EXERCISE:
Copy all lines in the material holding the string "States".

SOURCE DATA:

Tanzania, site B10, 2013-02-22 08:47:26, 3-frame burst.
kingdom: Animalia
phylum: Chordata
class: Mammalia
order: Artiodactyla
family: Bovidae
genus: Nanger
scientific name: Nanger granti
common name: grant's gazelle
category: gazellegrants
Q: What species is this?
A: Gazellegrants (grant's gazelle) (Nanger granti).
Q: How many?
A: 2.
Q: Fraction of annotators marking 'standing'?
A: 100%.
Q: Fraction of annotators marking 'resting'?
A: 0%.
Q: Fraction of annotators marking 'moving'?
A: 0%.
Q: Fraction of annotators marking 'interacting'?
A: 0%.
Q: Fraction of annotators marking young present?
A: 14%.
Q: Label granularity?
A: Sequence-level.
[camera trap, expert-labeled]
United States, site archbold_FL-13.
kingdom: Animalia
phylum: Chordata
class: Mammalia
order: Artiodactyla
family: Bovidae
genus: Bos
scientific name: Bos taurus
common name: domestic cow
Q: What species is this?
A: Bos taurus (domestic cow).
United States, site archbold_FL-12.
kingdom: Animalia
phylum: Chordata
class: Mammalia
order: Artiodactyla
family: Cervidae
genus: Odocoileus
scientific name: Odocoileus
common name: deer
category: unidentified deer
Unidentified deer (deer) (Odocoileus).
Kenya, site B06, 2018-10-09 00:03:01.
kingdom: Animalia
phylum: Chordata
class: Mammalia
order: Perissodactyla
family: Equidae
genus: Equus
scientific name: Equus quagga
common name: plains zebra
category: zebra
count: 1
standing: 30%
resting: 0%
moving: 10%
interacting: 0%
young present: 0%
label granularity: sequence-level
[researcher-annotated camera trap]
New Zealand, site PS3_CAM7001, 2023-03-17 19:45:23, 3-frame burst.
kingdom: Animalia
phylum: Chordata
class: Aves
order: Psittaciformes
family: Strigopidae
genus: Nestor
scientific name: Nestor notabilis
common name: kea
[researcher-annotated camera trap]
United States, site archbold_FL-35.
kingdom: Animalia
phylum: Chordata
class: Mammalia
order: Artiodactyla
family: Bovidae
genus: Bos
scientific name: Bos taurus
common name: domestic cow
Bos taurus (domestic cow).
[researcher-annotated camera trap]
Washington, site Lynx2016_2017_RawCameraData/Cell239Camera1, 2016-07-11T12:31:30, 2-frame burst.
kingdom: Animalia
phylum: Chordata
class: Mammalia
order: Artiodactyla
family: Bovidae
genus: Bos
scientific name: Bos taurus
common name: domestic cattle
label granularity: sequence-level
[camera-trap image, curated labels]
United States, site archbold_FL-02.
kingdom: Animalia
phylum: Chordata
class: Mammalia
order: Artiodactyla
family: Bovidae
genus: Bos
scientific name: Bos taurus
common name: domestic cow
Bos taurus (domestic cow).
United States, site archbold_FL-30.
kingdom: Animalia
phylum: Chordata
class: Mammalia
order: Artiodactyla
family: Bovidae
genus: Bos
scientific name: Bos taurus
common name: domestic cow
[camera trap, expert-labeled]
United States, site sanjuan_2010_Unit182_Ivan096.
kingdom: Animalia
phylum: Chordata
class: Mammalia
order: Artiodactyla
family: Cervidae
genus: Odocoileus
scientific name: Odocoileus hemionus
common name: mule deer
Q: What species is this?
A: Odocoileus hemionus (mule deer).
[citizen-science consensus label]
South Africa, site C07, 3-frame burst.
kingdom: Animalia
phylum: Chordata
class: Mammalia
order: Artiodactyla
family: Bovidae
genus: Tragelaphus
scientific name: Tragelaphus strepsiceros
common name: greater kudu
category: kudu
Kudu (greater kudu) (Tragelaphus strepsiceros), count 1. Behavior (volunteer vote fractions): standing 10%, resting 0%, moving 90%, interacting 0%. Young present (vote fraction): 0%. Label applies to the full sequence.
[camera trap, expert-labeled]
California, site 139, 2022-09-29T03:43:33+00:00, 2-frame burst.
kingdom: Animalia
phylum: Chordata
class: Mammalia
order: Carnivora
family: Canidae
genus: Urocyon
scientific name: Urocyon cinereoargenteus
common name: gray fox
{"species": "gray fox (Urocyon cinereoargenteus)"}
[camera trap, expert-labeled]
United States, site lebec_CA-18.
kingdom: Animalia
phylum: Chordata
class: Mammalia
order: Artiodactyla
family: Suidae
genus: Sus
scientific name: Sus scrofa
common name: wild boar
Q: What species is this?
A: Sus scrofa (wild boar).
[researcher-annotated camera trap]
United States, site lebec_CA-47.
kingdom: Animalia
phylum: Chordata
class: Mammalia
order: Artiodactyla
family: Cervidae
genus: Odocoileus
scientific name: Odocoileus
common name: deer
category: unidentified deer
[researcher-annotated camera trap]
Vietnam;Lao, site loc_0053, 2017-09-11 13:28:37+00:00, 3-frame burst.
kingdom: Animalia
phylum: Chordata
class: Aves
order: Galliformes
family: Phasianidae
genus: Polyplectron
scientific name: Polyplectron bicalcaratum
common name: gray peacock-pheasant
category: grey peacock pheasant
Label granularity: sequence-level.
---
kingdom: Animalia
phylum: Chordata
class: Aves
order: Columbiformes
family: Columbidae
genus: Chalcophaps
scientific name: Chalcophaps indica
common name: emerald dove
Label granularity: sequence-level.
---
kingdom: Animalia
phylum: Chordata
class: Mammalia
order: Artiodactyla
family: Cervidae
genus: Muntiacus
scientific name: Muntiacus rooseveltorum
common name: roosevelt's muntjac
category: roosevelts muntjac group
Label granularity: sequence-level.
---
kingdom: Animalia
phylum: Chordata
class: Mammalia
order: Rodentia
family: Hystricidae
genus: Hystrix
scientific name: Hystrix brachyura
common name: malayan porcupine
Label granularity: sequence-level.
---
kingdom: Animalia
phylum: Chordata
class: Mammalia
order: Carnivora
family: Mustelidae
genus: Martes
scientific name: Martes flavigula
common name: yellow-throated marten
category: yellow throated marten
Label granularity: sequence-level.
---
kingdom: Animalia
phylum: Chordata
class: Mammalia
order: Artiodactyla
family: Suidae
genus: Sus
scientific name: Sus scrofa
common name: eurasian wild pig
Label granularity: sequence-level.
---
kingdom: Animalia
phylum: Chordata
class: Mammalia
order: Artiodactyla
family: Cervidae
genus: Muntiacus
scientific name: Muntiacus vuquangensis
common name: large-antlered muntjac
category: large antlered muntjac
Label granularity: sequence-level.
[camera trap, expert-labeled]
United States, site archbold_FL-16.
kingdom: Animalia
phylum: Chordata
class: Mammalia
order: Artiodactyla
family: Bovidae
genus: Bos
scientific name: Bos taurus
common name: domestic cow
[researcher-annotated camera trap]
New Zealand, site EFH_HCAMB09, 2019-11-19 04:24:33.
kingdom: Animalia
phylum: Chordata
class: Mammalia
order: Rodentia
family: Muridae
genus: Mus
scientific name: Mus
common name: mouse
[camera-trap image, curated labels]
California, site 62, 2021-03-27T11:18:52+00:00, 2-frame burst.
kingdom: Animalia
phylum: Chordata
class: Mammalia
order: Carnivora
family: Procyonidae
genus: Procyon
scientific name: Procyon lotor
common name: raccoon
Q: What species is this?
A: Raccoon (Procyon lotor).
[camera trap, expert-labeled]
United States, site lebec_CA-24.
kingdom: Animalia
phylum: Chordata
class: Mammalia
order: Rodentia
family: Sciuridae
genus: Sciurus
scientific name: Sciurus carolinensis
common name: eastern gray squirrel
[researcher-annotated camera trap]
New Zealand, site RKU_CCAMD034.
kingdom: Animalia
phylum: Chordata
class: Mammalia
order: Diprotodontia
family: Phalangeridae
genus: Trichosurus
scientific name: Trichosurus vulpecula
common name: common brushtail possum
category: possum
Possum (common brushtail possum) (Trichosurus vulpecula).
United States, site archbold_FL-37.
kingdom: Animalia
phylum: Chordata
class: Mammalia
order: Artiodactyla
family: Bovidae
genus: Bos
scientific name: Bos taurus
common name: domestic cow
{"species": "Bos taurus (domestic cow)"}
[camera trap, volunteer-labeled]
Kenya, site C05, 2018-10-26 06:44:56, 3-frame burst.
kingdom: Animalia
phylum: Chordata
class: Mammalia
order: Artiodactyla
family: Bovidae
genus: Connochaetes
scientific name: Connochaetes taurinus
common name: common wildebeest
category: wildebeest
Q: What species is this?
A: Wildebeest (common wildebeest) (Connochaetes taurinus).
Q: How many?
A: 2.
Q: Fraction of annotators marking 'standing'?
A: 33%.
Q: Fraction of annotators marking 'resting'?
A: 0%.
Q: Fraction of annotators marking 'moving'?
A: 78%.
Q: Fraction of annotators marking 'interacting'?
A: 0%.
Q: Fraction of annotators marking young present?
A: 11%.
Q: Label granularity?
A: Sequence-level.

EXERCISE RESPONSE:
United States, site archbold_FL-13.
United States, site archbold_FL-12.
United States, site archbold_FL-35.
United States, site archbold_FL-02.
United States, site archbold_FL-30.
United States, site sanjuan_2010_Unit182_Ivan096.
United States, site lebec_CA-18.
United States, site lebec_CA-47.
United States, site archbold_FL-16.
United States, site lebec_CA-24.
United States, site archbold_FL-37.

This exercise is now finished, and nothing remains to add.